= Short task =
Switch "young woman" to "woman" in the records, starting with the line with "Can you say which of" and going on through the line with "Is the grey". Write out only those lines, leaving everything else in them unchanged.

(Extracted data entries)

-*-

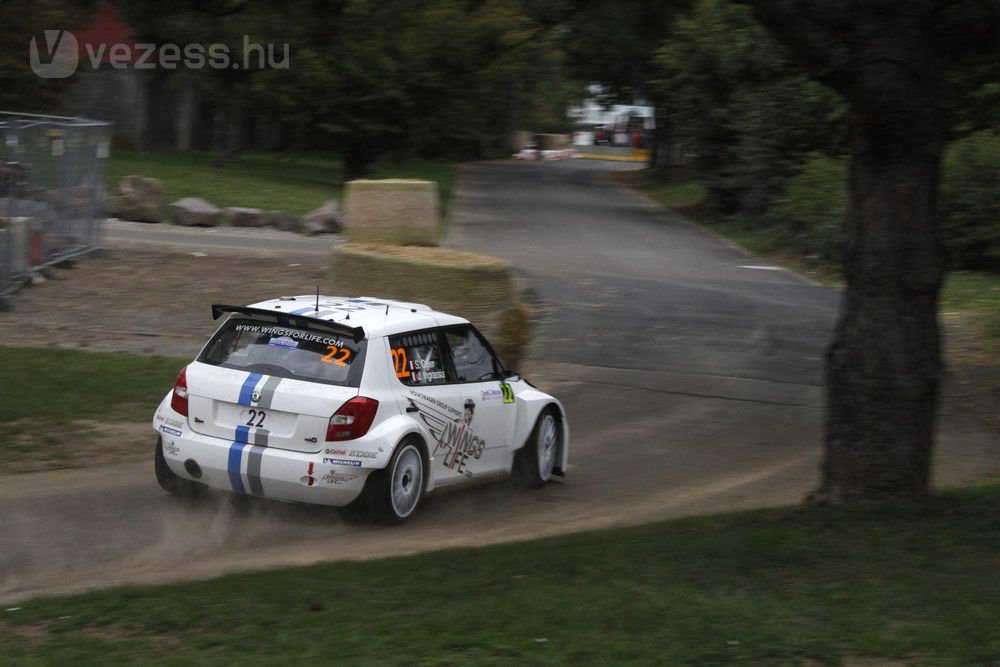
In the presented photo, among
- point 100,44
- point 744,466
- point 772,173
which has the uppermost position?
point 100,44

-*-

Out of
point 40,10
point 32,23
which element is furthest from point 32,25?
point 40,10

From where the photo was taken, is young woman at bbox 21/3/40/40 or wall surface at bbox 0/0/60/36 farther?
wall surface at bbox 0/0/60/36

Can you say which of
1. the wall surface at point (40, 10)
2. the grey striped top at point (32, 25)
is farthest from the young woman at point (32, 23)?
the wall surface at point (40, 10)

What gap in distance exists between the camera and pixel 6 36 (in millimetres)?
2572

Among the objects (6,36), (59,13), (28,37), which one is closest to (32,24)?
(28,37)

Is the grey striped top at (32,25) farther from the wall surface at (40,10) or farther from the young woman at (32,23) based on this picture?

-*-

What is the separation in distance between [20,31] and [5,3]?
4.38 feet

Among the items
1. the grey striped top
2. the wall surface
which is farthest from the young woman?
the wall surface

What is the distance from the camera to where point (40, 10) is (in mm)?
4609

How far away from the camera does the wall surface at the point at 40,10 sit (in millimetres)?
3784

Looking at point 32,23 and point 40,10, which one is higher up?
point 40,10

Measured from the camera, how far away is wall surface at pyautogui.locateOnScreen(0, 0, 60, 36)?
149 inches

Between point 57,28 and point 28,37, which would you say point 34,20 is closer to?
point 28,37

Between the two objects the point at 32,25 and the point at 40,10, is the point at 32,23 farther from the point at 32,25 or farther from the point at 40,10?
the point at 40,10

-*-

= Full response =
Can you say which of
1. the wall surface at point (40, 10)
2. the grey striped top at point (32, 25)
is farthest from the woman at point (32, 23)?
the wall surface at point (40, 10)

What gap in distance exists between the camera and pixel 6 36 (in millimetres)?
2572

Among the objects (6,36), (59,13), (28,37), which one is closest to (32,24)?
(28,37)

Is the grey striped top at (32,25) farther from the wall surface at (40,10) or farther from the woman at (32,23) based on this picture?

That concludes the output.